→ What you should do: Please retype all of the records below word for word, leaving out any pictures.

→ Input:
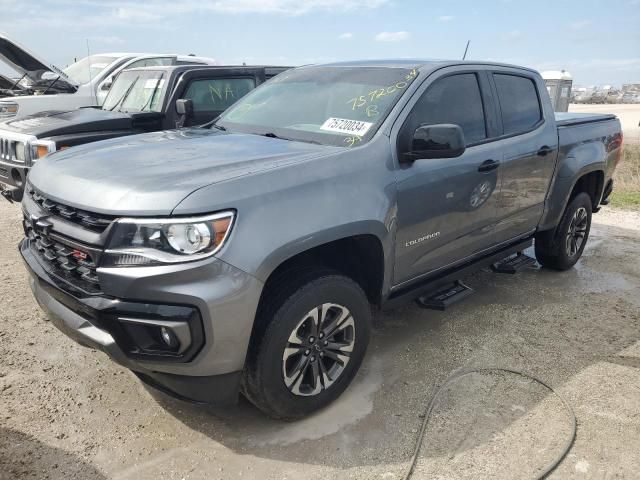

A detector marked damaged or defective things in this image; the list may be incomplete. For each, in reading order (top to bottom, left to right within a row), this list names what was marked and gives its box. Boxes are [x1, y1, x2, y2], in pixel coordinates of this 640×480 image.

damaged vehicle [0, 33, 218, 120]
damaged vehicle [0, 64, 288, 201]
damaged vehicle [21, 62, 624, 418]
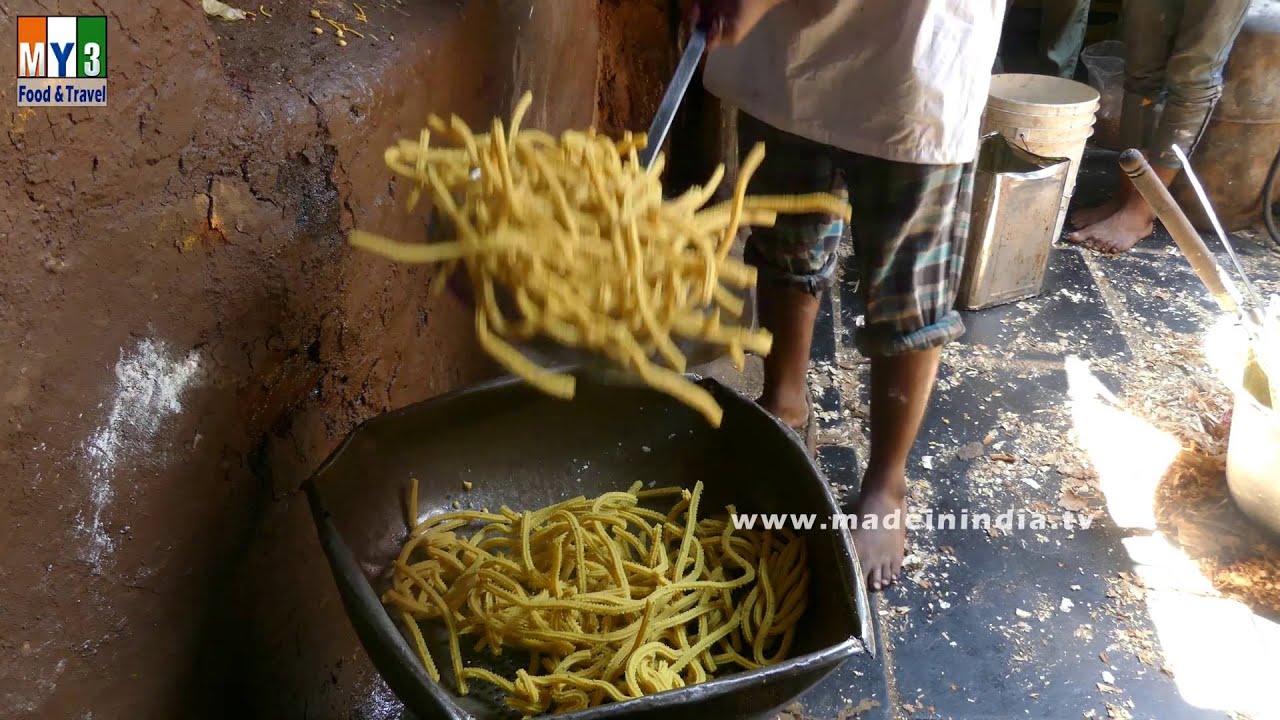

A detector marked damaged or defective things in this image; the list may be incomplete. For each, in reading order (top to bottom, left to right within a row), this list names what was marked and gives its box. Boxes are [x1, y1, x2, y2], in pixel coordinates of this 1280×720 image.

cracked brown wall [0, 2, 604, 712]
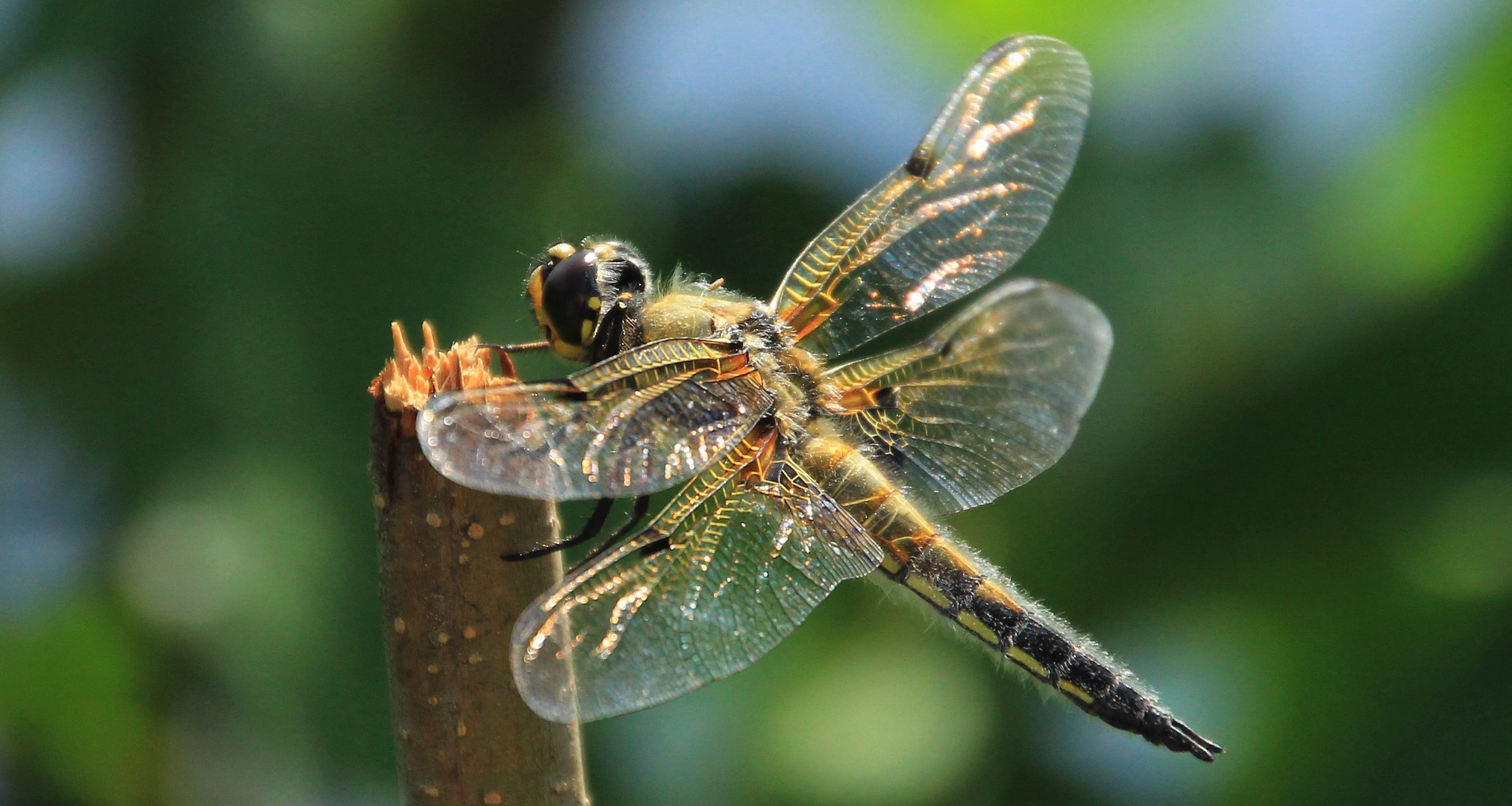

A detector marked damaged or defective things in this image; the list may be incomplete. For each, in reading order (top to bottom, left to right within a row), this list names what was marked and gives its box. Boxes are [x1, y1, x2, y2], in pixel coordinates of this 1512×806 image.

splintered stick top [366, 320, 583, 804]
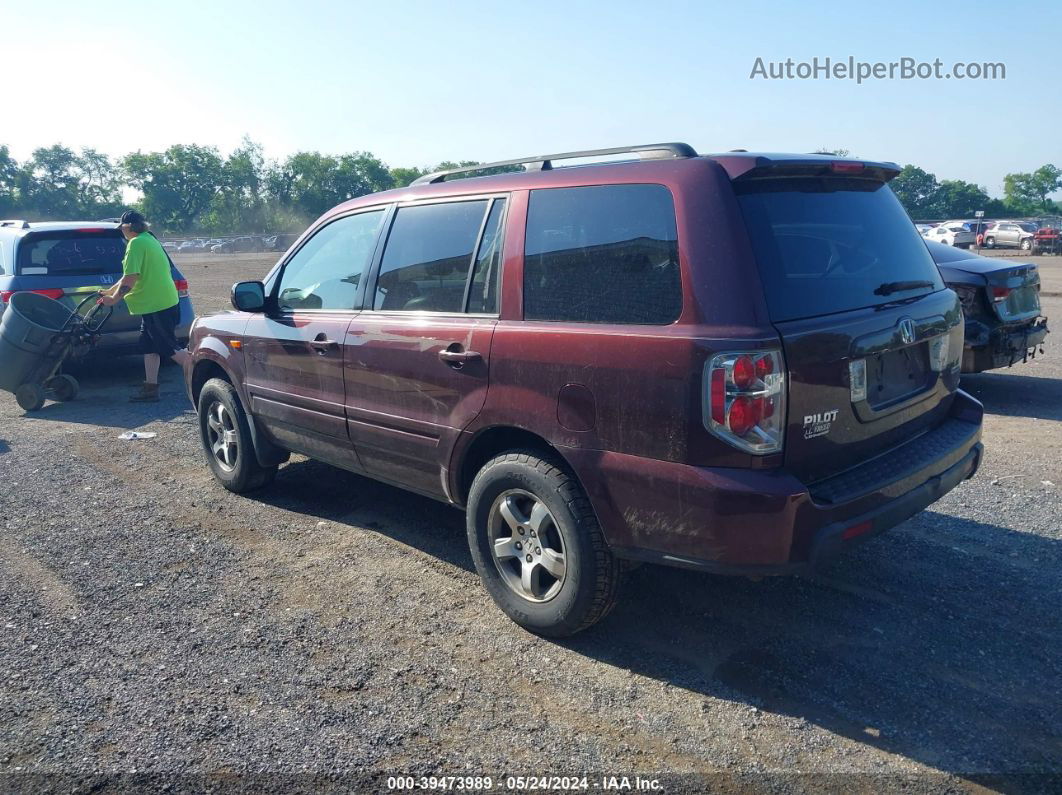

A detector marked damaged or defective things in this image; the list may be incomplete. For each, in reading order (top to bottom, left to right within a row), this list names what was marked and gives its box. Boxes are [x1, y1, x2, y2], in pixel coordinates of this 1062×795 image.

black damaged car [930, 238, 1045, 371]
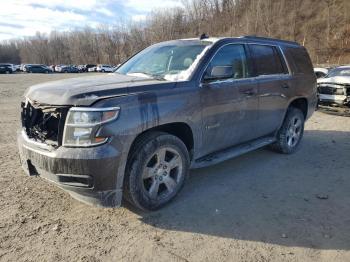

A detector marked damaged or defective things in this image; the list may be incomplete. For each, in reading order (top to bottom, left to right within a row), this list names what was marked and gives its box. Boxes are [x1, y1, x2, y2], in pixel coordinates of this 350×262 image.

crumpled hood [25, 73, 174, 106]
broken headlight assembly [63, 107, 121, 147]
damaged front bumper [18, 130, 124, 207]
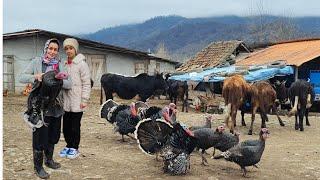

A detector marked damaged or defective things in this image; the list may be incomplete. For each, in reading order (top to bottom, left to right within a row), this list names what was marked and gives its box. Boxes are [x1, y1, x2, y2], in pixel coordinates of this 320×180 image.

rusty metal roof [176, 40, 251, 72]
rusty metal roof [236, 39, 320, 67]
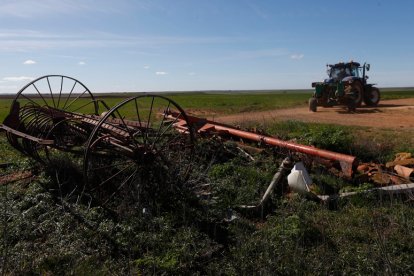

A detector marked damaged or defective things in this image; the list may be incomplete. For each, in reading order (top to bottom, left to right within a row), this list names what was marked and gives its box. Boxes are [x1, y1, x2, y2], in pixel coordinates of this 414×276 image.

rusty farm equipment [1, 75, 412, 209]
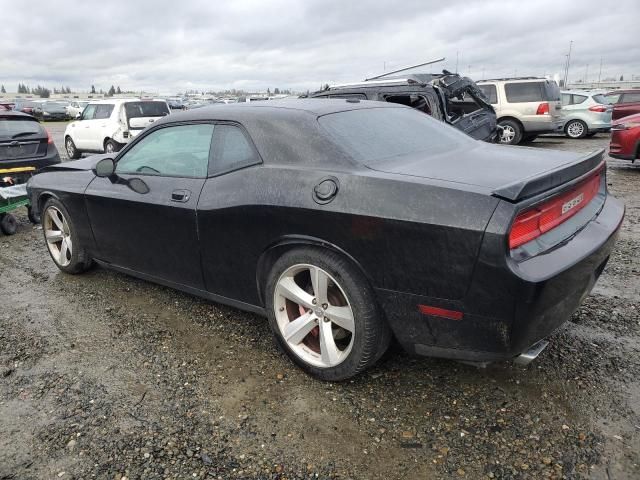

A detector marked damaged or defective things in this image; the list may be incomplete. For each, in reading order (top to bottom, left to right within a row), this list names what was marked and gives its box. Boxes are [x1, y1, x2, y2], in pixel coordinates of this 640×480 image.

→ Response to this exercise:
A detector marked damaged or defective things in this image; the list may be incomplete. For each, in reading order (top to bottom, left to right within a row), this list names what was marked and gives its box. Boxes are [x1, y1, x2, y2], in pixel coordinates of this 640×480 image.

damaged vehicle [0, 33, 218, 120]
damaged vehicle [0, 64, 288, 201]
damaged vehicle [21, 62, 624, 418]

A detector marked damaged or defective things in this image; the list may be incomplete. For each, in reading order (top to bottom, left to right within a row), this list names what was marked and gives its box. Boxes are [x1, y1, x2, y2], in pixel coordinates of this 1280×720 image.

cracked brown wall [0, 2, 604, 712]

A detector marked damaged or defective things in this image; the list may be incomplete. For each, in reading order (top to bottom, left to right within a row), this list names what was marked and gives its box. Boxes are [x1, y1, x2, y2], in pixel coordinates of this 1512×806 image.

splintered stick top [366, 320, 583, 804]

A detector marked damaged or defective things in this image; the list may be incomplete. For each, in reading order (top to bottom, left to right within a row), this list names what was marked and gives its box. Boxes are [x1, y1, x2, y2], in pixel coordinates of this 1062×795 image.

black damaged car [930, 238, 1045, 371]

A detector marked damaged or defective things in this image; the list may be incomplete. For each, in reading order (top to bottom, left to right within a row), this list names what was marked and gives its box. Boxes are [x1, y1, x2, y2], in pixel coordinates of this 350×262 image.

crumpled hood [25, 73, 174, 106]
broken headlight assembly [63, 107, 121, 147]
damaged front bumper [18, 130, 124, 207]

A detector marked damaged or defective things in this image; the list may be incomplete. For each, in reading order (top to bottom, left to right within a row), this list names what was marked and gives its box. Boxes are [x1, y1, x2, y2], in pixel coordinates of this 320×180 image.

rusty metal roof [176, 40, 251, 72]
rusty metal roof [236, 39, 320, 67]

A detector marked damaged or defective things in this image; the list may be incomplete. For each, in reading order (top to bottom, left to right within a row), this list names what was marked and gives its box. Boxes are [x1, y1, x2, y2], in pixel coordinates of this 414×276 image.

rusty farm equipment [1, 75, 412, 209]

A detector marked damaged or defective things in this image; the list may be incomplete. For each, in reading order (top to bottom, left to right within a row), this list names what was marked and gives its box. Boxes are [x1, y1, x2, y2], in pixel coordinates of this 640×480 image.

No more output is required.